-- start of RECORD EXTRACTS --

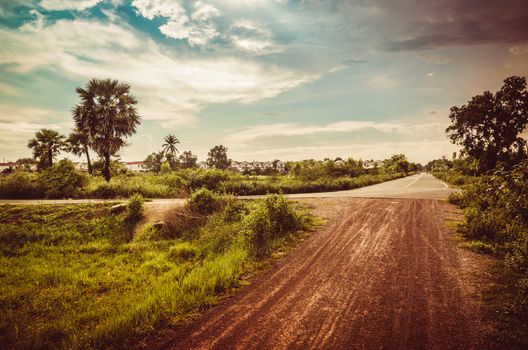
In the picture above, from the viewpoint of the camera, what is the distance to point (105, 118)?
26.5m

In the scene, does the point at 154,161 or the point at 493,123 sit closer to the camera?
the point at 493,123

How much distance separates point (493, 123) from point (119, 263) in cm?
4305

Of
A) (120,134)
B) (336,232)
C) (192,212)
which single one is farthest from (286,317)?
(120,134)

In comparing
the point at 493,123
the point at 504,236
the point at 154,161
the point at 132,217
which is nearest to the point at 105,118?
the point at 132,217

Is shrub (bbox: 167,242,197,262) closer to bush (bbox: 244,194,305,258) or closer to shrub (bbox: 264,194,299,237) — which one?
bush (bbox: 244,194,305,258)

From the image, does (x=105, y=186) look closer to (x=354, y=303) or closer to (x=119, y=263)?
(x=119, y=263)

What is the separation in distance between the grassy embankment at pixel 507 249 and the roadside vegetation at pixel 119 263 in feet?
16.2

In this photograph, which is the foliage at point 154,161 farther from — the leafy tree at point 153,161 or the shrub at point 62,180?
the shrub at point 62,180

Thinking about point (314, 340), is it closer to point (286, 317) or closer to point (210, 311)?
point (286, 317)

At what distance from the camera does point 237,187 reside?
23078mm

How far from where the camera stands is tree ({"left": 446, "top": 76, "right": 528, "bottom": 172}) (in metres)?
31.2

-- end of RECORD EXTRACTS --

§ AIM OF THE EXERCISE:
Reproduce all of the records above word for word, omitting the pictures.

§ WRITTEN SOLUTION:
In the picture above, from the viewpoint of the camera, what is the distance to point (105, 118)?
26.5m

In the scene, does the point at 154,161 or the point at 493,123 sit closer to the camera?
the point at 493,123

How much distance separates point (493, 123) from point (119, 263) in cm?
4305

Of
A) (120,134)
B) (336,232)
C) (192,212)
which single one is farthest from (286,317)?
(120,134)

In comparing
the point at 493,123
the point at 504,236
the point at 154,161
the point at 132,217
which is nearest to the point at 105,118?
the point at 132,217

Is shrub (bbox: 167,242,197,262) closer to bush (bbox: 244,194,305,258) or closer to shrub (bbox: 264,194,299,237) — which one?
bush (bbox: 244,194,305,258)

From the image, does (x=105, y=186) look closer to (x=354, y=303) or closer to (x=119, y=263)?
(x=119, y=263)

What is the separation in distance between the grassy embankment at pixel 507 249 and the roadside vegetation at pixel 119 263 in feet?
16.2

In this photograph, which is the foliage at point 154,161 farther from — the leafy tree at point 153,161 or the shrub at point 62,180?
the shrub at point 62,180

Thinking about point (314, 340), is it closer to point (286, 317) or closer to point (210, 311)?
point (286, 317)

At what distance from the camera does point 237,187 reside?
23078mm

How far from where the camera stands is tree ({"left": 446, "top": 76, "right": 528, "bottom": 172}) (in metres)?
31.2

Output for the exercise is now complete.